START Records to process
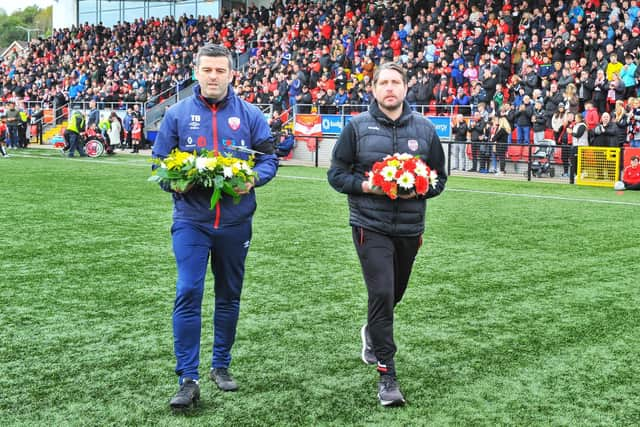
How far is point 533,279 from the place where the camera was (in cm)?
END Records to process
START Records to process
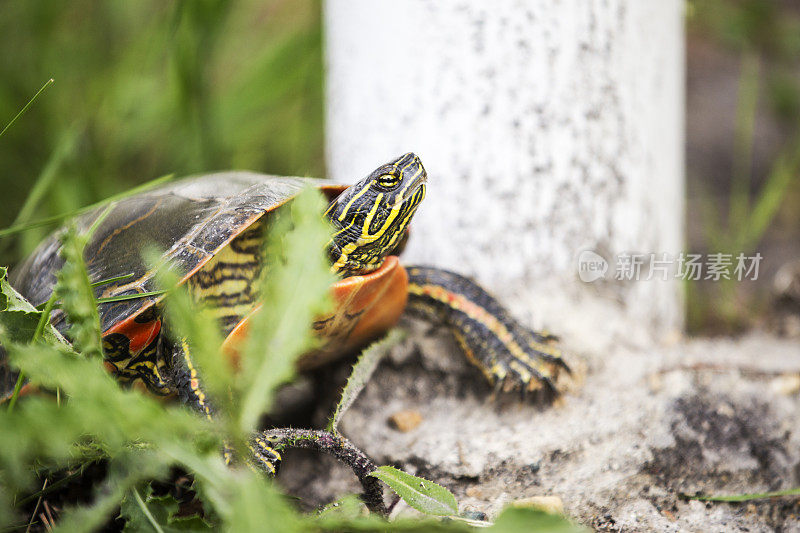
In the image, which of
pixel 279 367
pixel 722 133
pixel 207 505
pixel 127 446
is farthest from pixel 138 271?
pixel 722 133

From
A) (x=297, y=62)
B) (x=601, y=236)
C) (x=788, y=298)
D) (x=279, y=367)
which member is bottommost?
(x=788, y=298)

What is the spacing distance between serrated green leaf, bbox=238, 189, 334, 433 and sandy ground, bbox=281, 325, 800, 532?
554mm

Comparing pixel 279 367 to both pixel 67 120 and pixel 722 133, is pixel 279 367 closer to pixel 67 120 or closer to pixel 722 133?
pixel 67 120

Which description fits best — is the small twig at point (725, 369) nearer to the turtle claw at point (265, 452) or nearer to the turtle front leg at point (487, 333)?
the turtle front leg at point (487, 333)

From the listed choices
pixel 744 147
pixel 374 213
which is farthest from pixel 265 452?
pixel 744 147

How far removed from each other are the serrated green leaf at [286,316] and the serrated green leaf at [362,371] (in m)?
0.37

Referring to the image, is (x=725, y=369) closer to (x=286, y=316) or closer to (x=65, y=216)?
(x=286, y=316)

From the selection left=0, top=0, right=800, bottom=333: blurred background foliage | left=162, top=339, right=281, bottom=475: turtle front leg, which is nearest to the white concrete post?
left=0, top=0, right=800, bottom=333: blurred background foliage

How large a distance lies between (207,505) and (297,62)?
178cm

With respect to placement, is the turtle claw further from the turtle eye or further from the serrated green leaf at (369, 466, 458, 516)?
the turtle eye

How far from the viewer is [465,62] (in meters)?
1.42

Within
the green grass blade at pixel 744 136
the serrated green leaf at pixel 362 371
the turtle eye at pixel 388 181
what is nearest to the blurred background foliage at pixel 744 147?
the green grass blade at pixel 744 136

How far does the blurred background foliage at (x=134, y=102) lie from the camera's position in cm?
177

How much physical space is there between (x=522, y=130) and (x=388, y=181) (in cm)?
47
END Records to process
*Written exercise*
Extract each line of the records containing the word "closer".

*Output for this task*
Comparing pixel 279 367 to both pixel 67 120 and pixel 722 133, is pixel 279 367 closer to pixel 67 120 or closer to pixel 722 133?
Referring to the image, is (x=725, y=369) closer to (x=286, y=316) or closer to (x=65, y=216)?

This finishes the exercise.